Innovation Insights is a daily post on LinkedIn to help leaders strengthen those all-important innovation muscles over the next 30 days. Below is a summary from week 2.

Innovation is natural, but not common. Positive processes like entrepreneurship, collaboration, and innovation are natural, but not automatic. People generally have an inclination to make a positive contributions, but a lot depends on leadership and culture in order for it to happen. Give people the tools, let them know you want their input, and show you have the discipline to execute. Aspire to be the leader around whom innovation is a natural occurrence.

Dangerous Competition. Is your organization a “dangerous competitor?” In sports, people wonder what the top competitor is doing to prepare. They may be nervous about getting in the ring with them or lining up at the starting line.

What does your competition think about you? Is your organization one against which the competition feels comfortable competing against and feel they have a pretty good shot at winning? What are you doing that would make them feel a little uneasy?

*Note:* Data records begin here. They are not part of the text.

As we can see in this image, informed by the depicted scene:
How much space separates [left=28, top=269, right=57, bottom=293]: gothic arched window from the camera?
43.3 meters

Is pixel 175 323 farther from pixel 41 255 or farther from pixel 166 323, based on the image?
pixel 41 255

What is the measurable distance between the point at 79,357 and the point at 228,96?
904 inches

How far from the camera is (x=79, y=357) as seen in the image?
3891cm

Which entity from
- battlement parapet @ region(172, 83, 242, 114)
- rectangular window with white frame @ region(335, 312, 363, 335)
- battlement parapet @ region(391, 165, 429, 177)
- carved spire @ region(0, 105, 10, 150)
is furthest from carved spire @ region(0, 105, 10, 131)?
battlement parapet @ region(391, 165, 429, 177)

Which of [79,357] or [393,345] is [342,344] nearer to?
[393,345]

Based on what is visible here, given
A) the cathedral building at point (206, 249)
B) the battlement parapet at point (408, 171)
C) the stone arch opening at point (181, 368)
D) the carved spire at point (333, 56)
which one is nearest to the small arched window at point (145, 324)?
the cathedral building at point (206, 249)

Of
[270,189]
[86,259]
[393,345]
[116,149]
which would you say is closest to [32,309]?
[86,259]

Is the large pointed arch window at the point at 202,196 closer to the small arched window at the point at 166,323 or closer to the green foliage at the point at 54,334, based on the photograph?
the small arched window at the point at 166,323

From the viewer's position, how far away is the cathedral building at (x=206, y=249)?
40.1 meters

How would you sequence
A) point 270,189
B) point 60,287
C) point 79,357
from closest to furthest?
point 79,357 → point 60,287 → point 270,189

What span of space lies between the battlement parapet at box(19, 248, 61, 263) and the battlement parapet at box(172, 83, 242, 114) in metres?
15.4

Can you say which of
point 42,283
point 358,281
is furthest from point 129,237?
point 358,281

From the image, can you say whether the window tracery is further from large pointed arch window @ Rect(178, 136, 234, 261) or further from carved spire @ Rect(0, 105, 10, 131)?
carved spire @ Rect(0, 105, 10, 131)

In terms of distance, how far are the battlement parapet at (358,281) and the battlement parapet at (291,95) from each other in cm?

If your competition doesn’t wonder what you are up to or irritated that you did something cool before they could, it is unlikely that you are innovative enough and not living up to the potential for your organization. We should not obsess about the competition, be we should be making enough waves to rock the boats of others.

Growth and change. Are you a TREE or a NUT? I use the Acorn Principle with leaders to illustrate the need to change in order to grow. The acorn becomes a tall, strong tree –not simply bigger version of itself. Who needs a 400 pound acorn?? Organizations also need to change to grow. Systems, processes, products, and methods that worked great once may totally inappropriate today. Take pride in what you once were, but do not hesitate to embrace new and different iterations.

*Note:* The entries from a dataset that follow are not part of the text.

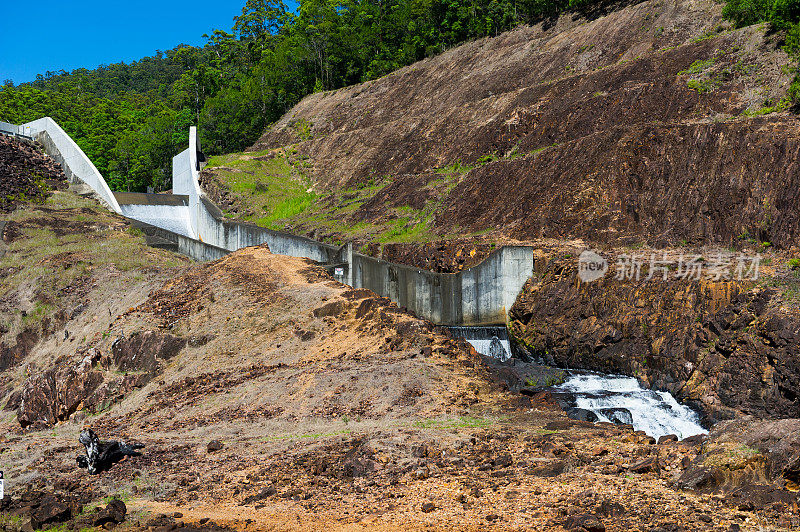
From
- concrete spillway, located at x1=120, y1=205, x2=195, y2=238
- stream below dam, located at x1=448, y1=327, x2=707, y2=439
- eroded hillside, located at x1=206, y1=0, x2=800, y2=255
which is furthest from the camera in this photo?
concrete spillway, located at x1=120, y1=205, x2=195, y2=238

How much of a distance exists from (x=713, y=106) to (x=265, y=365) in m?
21.2

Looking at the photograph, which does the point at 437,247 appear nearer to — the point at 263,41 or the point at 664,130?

All together now. To ensure Pixar retained its collaborative magic as it grew, Steve Jobs pushed the organization to “get under one roof” and create an environment for accidental collaboration. Due to the restrictions of Covid, many organizations are at risk of losing their creative magic too. While it may be difficult  to get everyone under one roof physically, leaders CAN get people under “digital roofs” to promote collaboration and keep people connected. There are tools out there that do this very well. Combined with leader coaching and team training, there is no excuse to not have a full pipeline of ideas to transform your business. Don’t wait and don’t make excuses. Your competitors (known and unknown) certainly are not.

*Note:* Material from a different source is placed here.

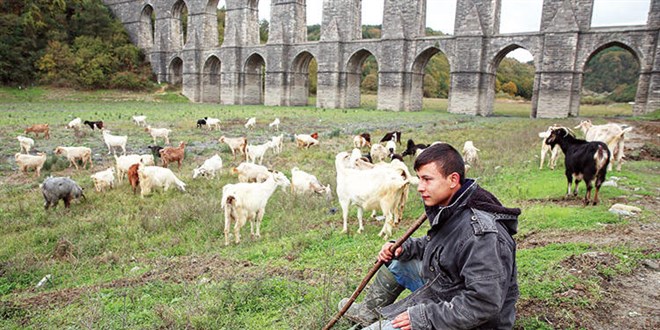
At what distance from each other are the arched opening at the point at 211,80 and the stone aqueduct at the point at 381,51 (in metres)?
0.11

Robotic. Tools like RECAPTCHA use simple tasks (like identifying pictures of traffic signals) to verify you are a real person and not a robot. What are you doing with your team to prove that you are more than a robotic leader? Do you show that you value their opinions? Do you challenge them to come up with novel solutions to strategic challenges? Do you engage in good conversations that make everyone’s ideas better? Habits like these propel and culture of innovation AND prove to people that you are more than a “bot” leader.